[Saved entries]
◆ ◆ ◆ ◆

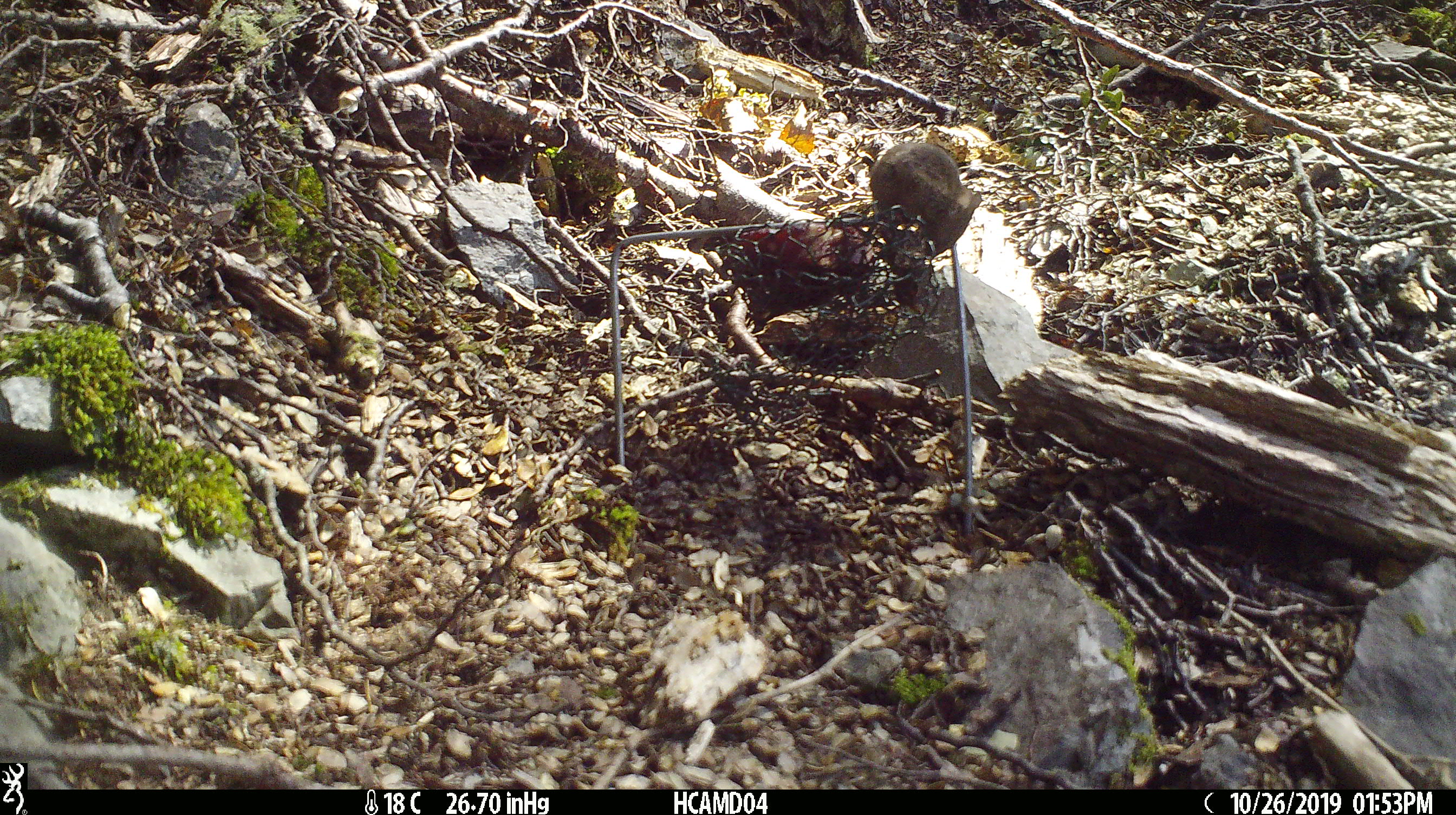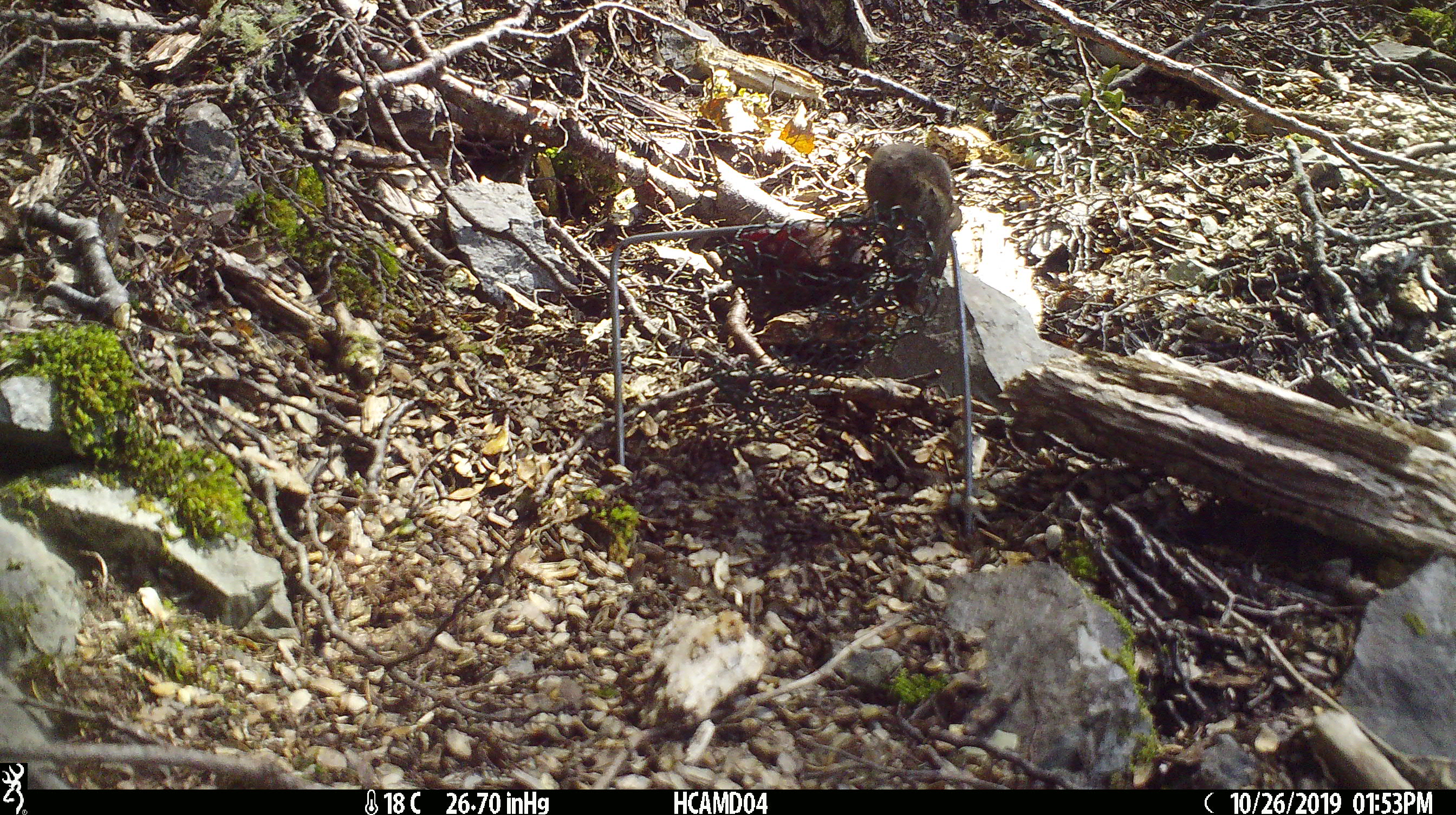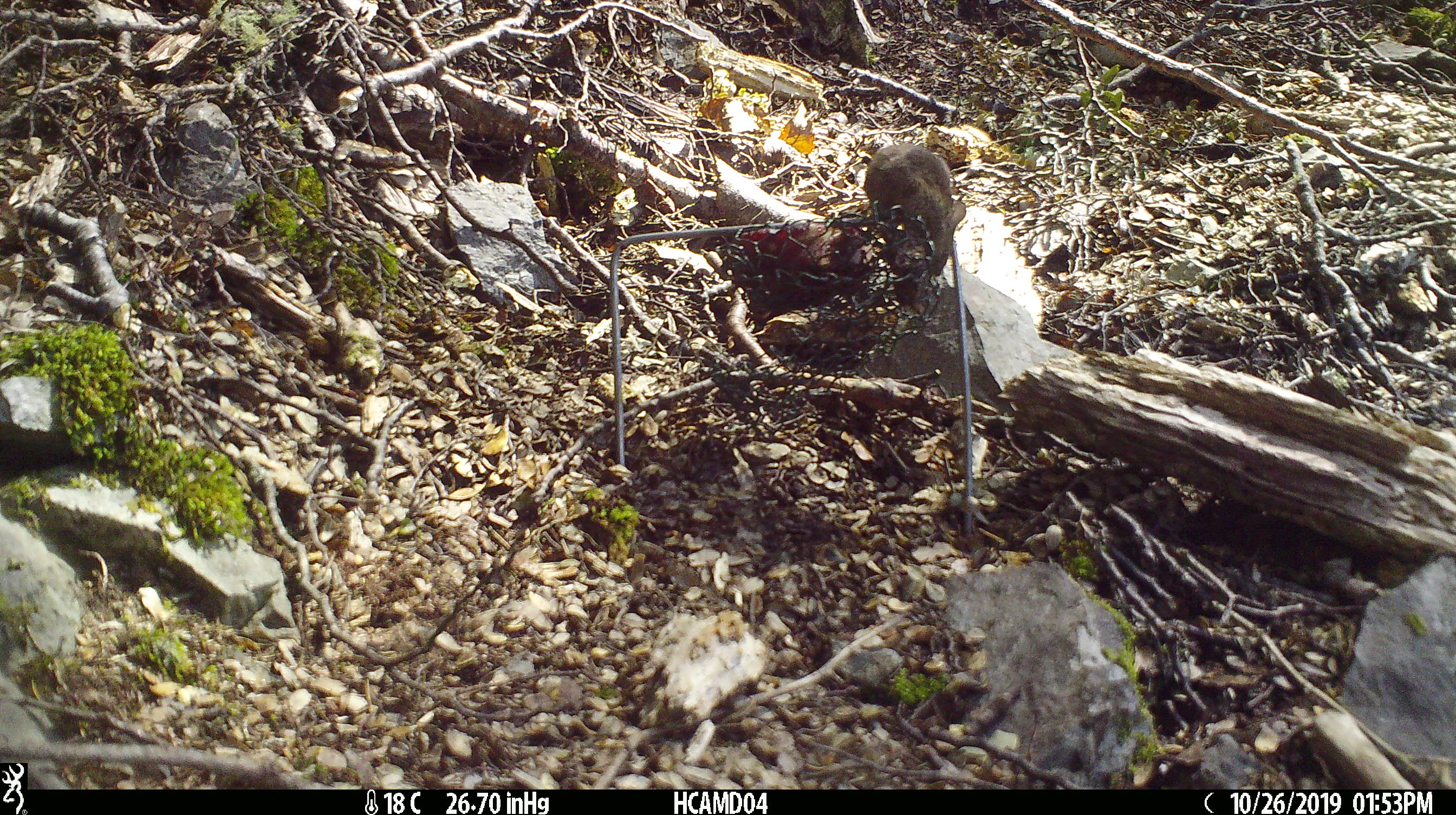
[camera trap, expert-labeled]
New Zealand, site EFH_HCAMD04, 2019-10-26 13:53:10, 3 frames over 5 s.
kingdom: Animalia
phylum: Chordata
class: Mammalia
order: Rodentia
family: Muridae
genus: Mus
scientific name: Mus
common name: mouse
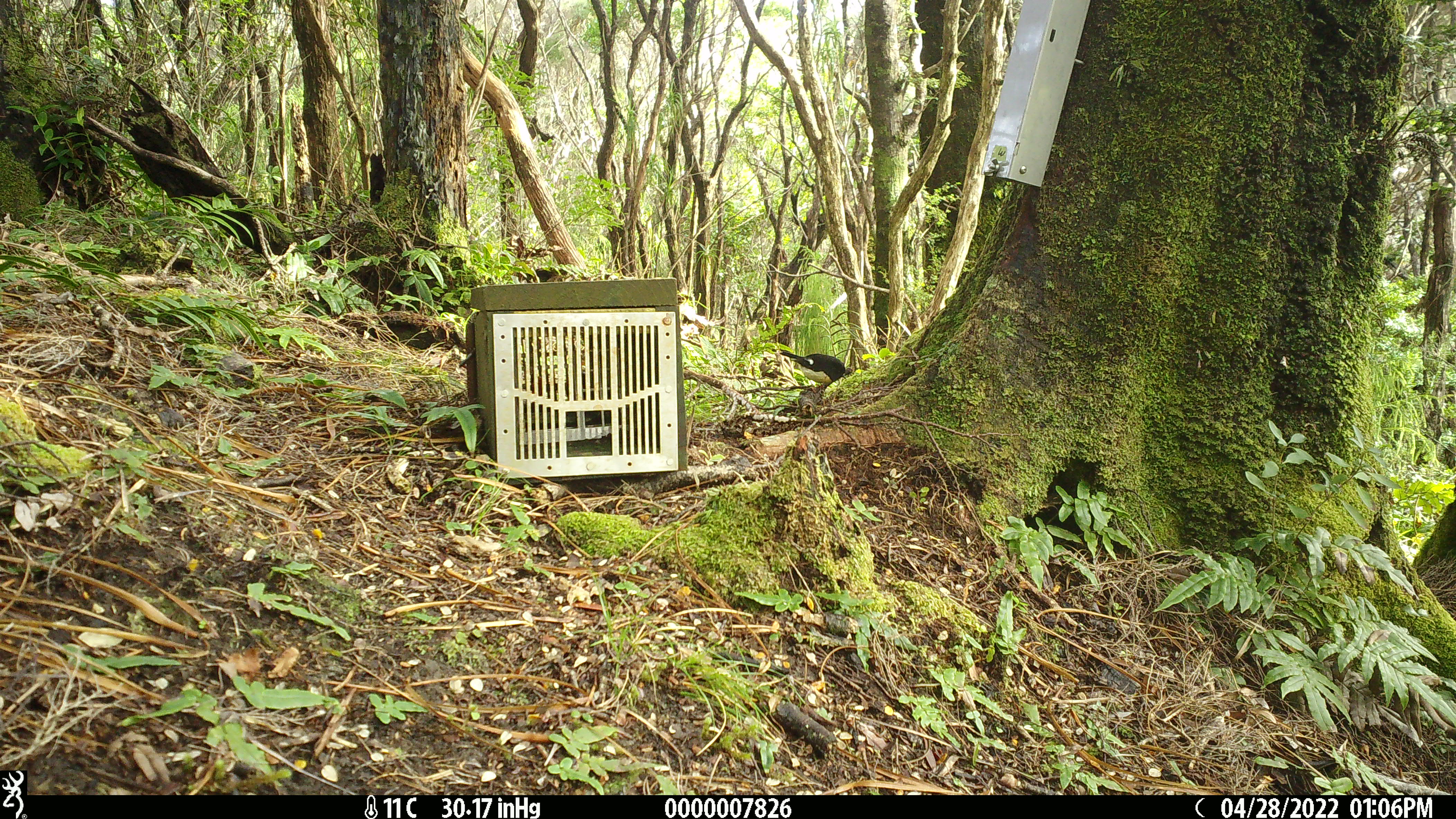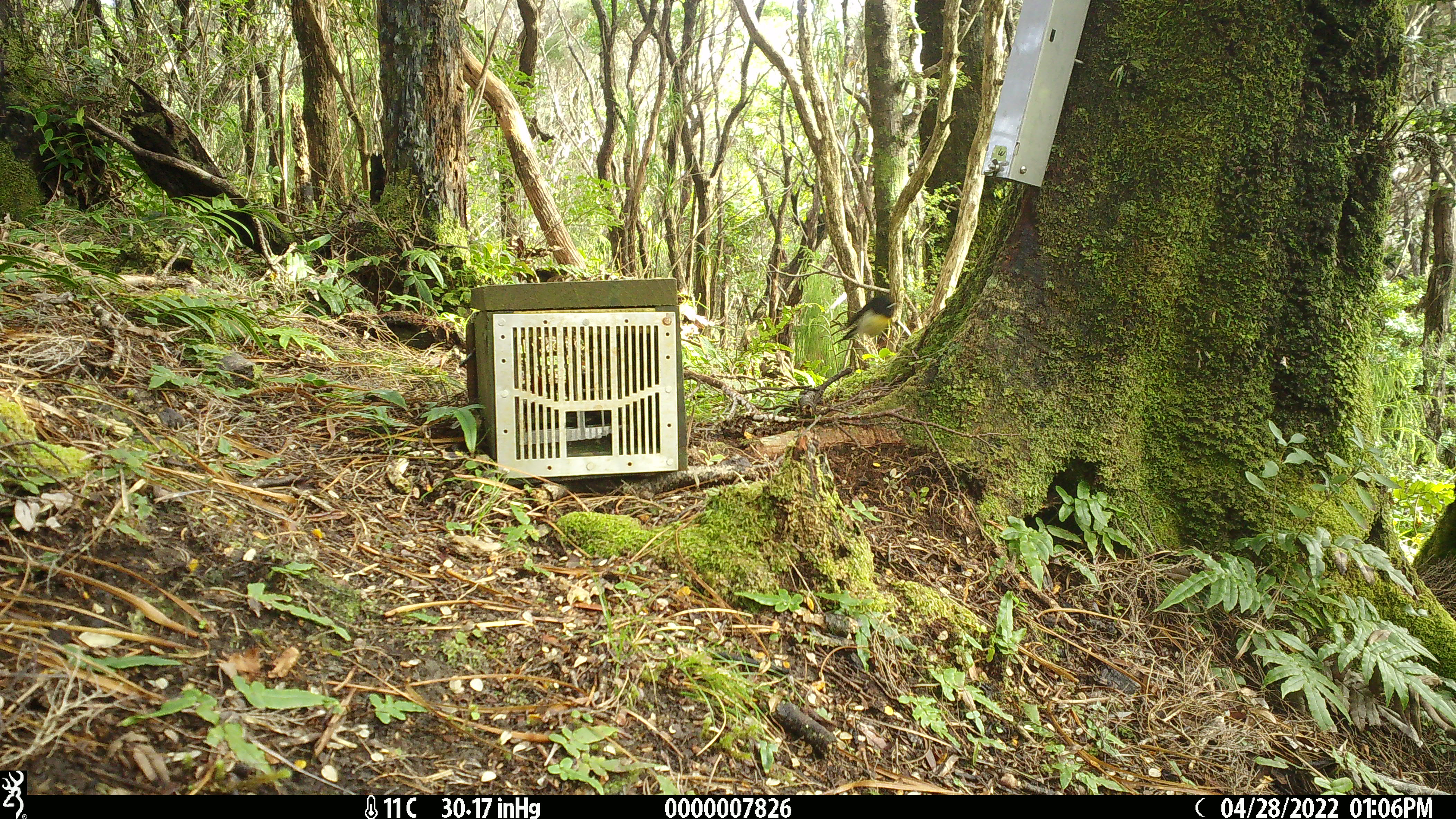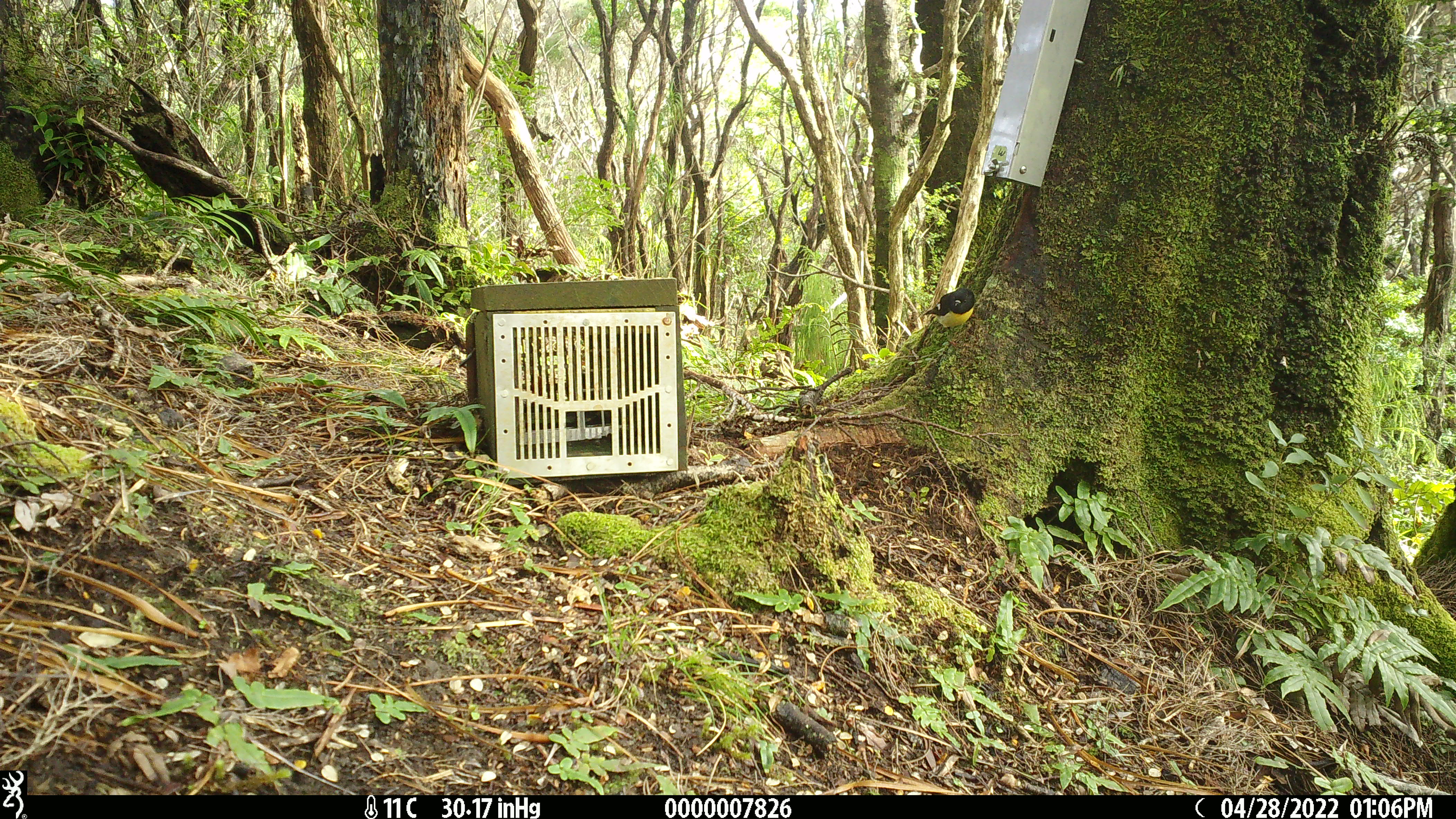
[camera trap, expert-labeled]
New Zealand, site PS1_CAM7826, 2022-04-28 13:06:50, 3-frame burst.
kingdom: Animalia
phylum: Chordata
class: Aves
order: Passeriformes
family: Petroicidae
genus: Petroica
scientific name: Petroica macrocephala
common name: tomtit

◆ ◆ ◆ ◆

Pull out every line of the records above that contains the word "name".

scientific name: Mus
common name: mouse
scientific name: Petroica macrocephala
common name: tomtit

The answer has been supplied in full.